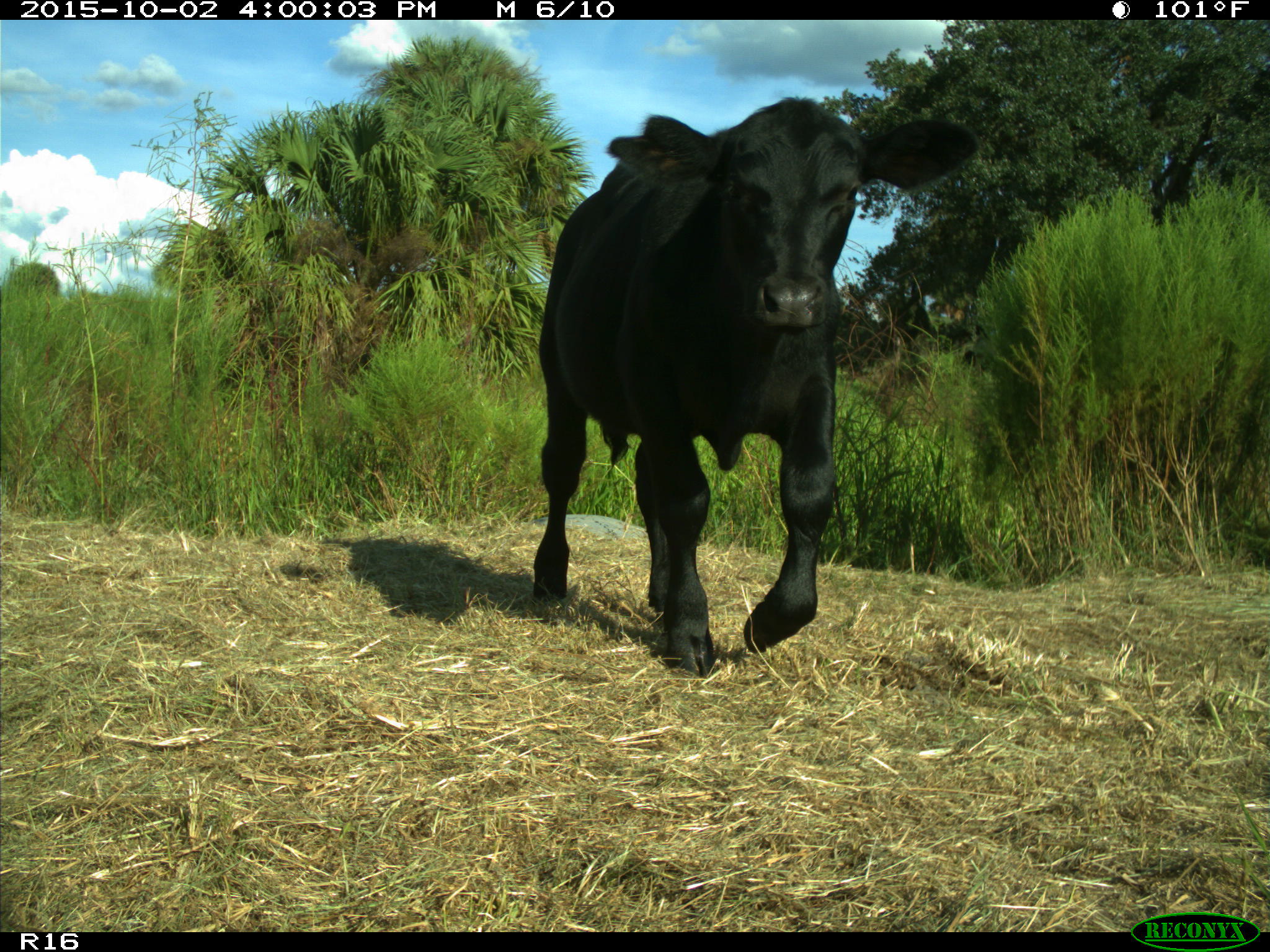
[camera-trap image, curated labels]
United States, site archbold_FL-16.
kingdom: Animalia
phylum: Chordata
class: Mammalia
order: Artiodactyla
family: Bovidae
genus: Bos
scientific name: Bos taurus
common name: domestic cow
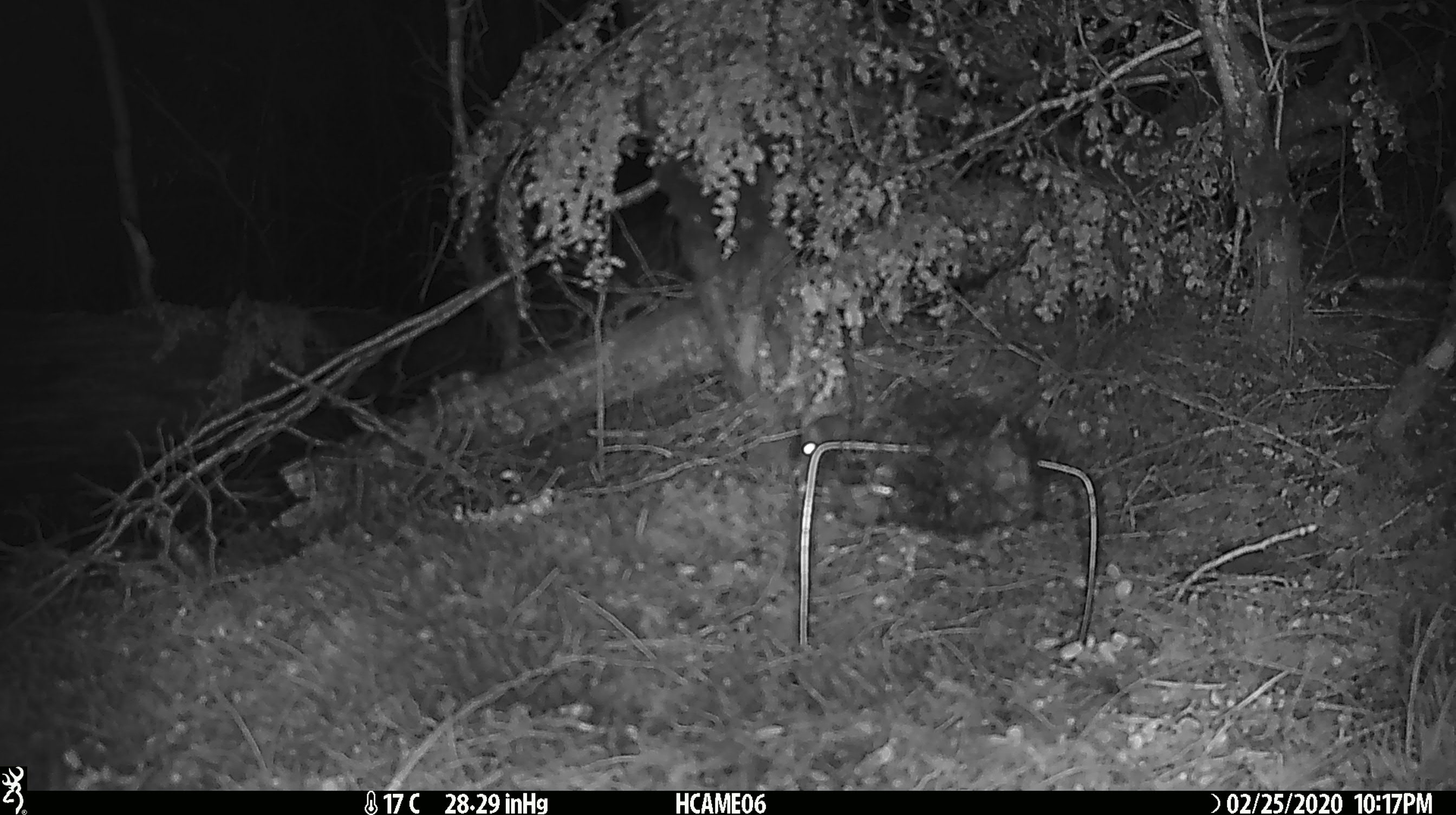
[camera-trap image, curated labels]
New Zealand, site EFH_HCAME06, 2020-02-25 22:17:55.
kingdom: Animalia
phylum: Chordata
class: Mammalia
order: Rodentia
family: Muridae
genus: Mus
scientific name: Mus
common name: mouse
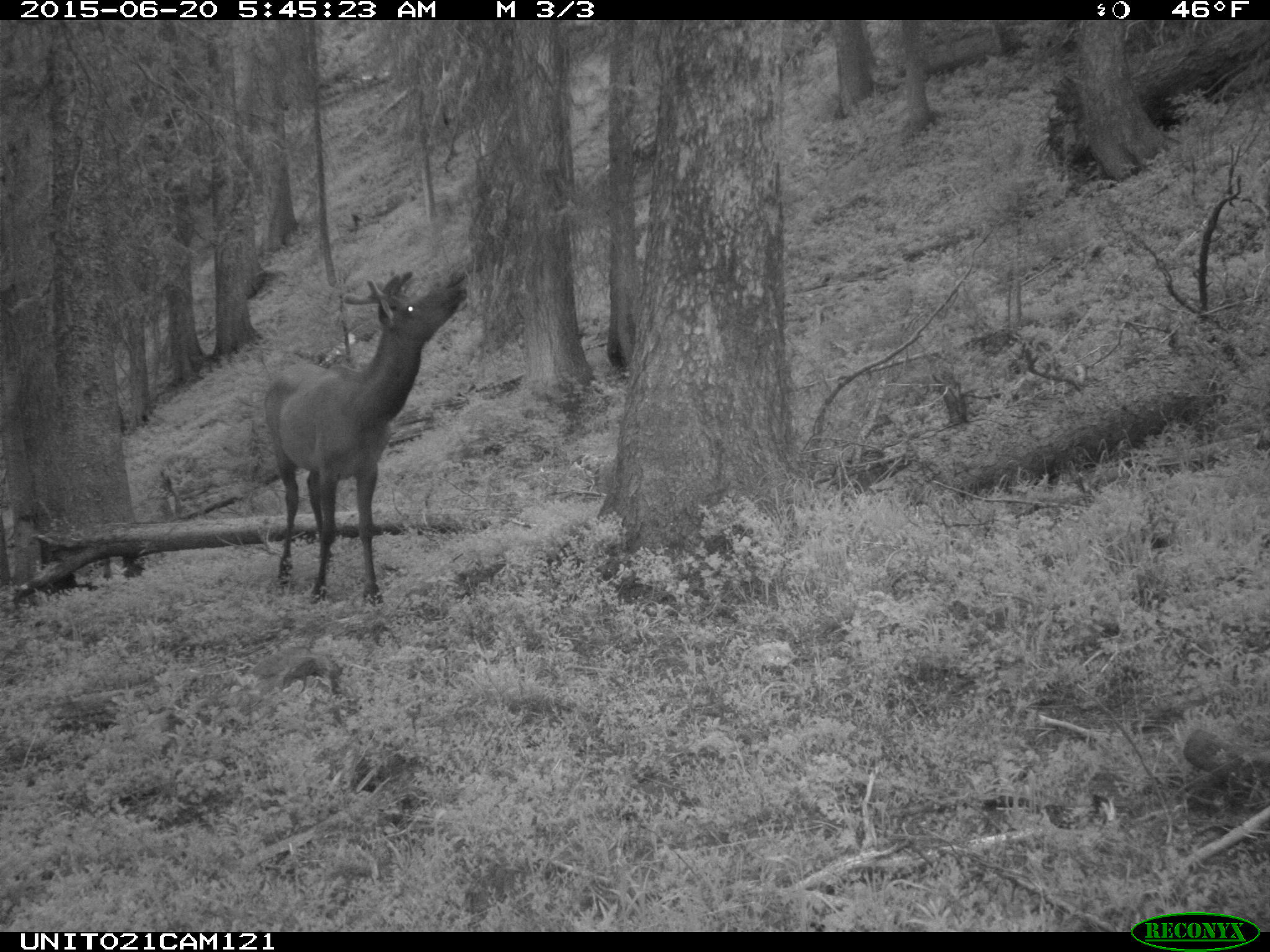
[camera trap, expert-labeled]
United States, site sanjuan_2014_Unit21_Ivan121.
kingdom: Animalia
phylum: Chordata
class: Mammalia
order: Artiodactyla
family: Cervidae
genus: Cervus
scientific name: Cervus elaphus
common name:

------------------------------------------------------------------------

▶ _ACTIVITY_
Copy the records above exactly, leaving out every picture.

▶ _TASK RESULT_
[camera-trap image, curated labels]
United States, site archbold_FL-16.
kingdom: Animalia
phylum: Chordata
class: Mammalia
order: Artiodactyla
family: Bovidae
genus: Bos
scientific name: Bos taurus
common name: domestic cow
[camera-trap image, curated labels]
New Zealand, site EFH_HCAME06, 2020-02-25 22:17:55.
kingdom: Animalia
phylum: Chordata
class: Mammalia
order: Rodentia
family: Muridae
genus: Mus
scientific name: Mus
common name: mouse
[camera trap, expert-labeled]
United States, site sanjuan_2014_Unit21_Ivan121.
kingdom: Animalia
phylum: Chordata
class: Mammalia
order: Artiodactyla
family: Cervidae
genus: Cervus
scientific name: Cervus elaphus
common name:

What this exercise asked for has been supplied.